Bernarda Zavala spends four hours a day in a Phoenix classroom learning English, science and math so she can help her three school-age children with their homework.
But the lessons soon could end for Zavala, an undocumented immigrant. House Bill 2030 would ban government funding for the course and other programs that help immigrants adjust to life in Arizona.
The measure is part of a flurry of immigration-related bills moving rapidly through the Legislature as lawmakers react to a public outcry over illegal border crossers. Other bills would deny undocumented immigrants public housing, a college education, publicly funded child care and utility assistance, among other benefits.
“Legislators are strengthened and embolden by Proposition 200,” said Bruce Merrill, an Arizona State University political scientist and pollster. “They are on a roll because immigration is a growing concern in Arizona.”
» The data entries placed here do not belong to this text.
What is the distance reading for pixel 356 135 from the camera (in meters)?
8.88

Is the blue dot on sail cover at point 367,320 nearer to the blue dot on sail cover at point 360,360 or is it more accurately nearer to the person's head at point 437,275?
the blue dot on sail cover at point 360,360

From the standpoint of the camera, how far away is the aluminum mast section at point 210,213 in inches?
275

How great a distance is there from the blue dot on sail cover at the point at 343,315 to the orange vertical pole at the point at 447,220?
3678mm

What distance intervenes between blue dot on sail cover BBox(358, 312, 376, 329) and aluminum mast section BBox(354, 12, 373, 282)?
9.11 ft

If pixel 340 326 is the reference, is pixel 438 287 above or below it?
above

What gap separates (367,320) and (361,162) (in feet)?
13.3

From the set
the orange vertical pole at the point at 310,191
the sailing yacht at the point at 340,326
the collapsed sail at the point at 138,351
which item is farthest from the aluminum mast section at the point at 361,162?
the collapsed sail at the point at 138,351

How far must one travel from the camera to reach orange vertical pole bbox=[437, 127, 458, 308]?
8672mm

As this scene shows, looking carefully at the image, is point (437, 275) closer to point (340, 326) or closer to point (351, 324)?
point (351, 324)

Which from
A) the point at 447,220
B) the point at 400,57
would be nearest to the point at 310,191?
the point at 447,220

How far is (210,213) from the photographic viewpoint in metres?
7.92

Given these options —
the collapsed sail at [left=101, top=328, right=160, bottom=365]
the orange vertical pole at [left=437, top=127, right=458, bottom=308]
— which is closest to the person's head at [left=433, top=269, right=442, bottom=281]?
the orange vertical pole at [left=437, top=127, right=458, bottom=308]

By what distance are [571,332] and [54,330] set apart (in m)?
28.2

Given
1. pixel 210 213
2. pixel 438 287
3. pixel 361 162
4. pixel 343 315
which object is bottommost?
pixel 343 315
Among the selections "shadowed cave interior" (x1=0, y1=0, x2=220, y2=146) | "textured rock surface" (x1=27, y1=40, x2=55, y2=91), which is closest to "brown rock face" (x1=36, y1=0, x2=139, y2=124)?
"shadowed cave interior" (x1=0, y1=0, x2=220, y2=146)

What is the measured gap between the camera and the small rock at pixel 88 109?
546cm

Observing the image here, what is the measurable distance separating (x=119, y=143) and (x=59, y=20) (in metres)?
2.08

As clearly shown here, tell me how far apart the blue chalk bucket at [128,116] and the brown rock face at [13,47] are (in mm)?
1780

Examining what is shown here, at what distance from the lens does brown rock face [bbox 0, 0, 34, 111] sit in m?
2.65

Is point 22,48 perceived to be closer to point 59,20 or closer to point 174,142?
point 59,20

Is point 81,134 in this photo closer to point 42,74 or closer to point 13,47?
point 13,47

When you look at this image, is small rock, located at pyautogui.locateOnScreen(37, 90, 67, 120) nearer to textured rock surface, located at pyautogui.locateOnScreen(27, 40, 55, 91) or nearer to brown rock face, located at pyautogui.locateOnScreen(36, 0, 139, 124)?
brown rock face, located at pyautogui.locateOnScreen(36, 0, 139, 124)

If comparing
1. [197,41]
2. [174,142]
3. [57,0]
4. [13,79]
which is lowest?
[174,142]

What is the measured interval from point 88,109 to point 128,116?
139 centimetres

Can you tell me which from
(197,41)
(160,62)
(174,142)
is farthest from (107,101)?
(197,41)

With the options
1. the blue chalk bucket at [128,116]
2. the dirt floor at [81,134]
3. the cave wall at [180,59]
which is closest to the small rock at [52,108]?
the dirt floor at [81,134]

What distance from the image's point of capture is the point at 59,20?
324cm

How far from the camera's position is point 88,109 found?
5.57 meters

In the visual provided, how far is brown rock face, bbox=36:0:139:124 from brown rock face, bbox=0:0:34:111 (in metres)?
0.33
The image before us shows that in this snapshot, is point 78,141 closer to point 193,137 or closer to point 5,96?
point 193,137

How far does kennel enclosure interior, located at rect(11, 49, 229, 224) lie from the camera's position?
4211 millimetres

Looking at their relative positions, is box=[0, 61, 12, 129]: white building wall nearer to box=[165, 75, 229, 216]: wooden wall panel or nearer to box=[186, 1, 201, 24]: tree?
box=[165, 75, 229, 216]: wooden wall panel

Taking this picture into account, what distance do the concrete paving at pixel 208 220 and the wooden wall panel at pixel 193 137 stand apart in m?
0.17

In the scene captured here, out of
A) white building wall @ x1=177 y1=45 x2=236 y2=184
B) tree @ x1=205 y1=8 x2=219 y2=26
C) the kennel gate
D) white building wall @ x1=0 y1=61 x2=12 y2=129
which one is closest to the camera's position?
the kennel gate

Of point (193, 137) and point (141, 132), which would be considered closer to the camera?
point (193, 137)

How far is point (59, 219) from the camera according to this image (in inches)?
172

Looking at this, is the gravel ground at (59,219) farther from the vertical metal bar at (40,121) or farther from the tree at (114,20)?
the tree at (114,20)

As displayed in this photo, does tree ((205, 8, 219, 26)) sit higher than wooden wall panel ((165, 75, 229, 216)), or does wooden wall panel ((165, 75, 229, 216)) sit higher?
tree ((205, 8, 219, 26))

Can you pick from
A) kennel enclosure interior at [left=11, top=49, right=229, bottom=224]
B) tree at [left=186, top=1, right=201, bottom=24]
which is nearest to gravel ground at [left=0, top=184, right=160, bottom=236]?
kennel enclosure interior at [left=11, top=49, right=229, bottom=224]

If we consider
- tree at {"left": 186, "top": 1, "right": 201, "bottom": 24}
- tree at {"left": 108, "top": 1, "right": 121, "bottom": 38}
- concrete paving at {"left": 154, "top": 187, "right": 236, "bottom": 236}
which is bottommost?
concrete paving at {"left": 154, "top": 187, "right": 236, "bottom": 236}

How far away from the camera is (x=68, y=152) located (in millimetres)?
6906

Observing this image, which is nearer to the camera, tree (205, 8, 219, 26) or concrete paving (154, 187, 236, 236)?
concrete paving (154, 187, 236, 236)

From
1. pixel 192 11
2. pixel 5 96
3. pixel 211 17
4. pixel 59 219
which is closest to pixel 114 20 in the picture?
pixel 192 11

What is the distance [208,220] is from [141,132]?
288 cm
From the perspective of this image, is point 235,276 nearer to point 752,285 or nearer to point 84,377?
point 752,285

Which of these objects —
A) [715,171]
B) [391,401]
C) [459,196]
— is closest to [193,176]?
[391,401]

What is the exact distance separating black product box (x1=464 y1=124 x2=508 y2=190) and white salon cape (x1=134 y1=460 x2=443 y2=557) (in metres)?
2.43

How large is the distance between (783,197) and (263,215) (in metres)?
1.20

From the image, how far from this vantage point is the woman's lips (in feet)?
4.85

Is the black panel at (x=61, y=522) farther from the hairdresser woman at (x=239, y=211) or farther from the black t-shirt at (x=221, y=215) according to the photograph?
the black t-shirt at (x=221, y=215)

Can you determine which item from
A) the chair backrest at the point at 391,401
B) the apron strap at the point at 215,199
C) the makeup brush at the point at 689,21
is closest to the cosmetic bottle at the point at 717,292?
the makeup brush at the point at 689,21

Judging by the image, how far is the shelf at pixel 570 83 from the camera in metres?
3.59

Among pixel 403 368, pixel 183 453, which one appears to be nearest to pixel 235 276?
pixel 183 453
The goal of HB 2030 is to build on Proposition 200, the anti-illegal immigration initiative approved by Arizona voters in November, by denying a greater number of benefits to undocumented immigrants. The purpose is not only to save the state money but to discourage such immigrants from settling in the state.
In addition to HB 2030, the House has approved legislation banning government-sponsored day-labor centers and forcing immigrants to pay out-of-state tuition to attend college. On Thursday, a Senate panel will consider the day centers and a proposal to build a prison in Mexico for undocumented immigrants caught in Arizona.
The House also endorsed a measure denying bail to immigrants who commit serious crimes and a referendum that could allow voters to declare English as the state’s official language. Senators are expected to vote on those measures in the next few days.
Unable to block the bills, opponents are turning to Democratic Gov. Janet Napolitano. But it is uncertain what she will do if the measures reach her desk. She faces re-election next year, and even some of her supporters say the anti-illegal immigration sentiment could be used to unseat her.
“She’ll have to step up and veto those bills,” said Luis Ibarra, head of the non-profit Friendly House, which provides social services. “But we will have to help her because she’ll be attacked politically.”
Napolitano has a policy of not commenting on pending legislation, and she has declined to say whether she would veto the immigration bills.
But she, too, has made illegal immigration a high-profile issue by calling on Washington to do more to protect the Arizona border and urging Mexico to do its part to keep workers there.
Last week, Napolitano billed Uncle Sam $196.6 million to cover what the state spends on incarcerating undocumented immigrants. It’s the second time this year she has asked the federal government to help Arizona out.
“There is an understandable frustration among Arizonans with the lack of control of the border,” Napolitano said.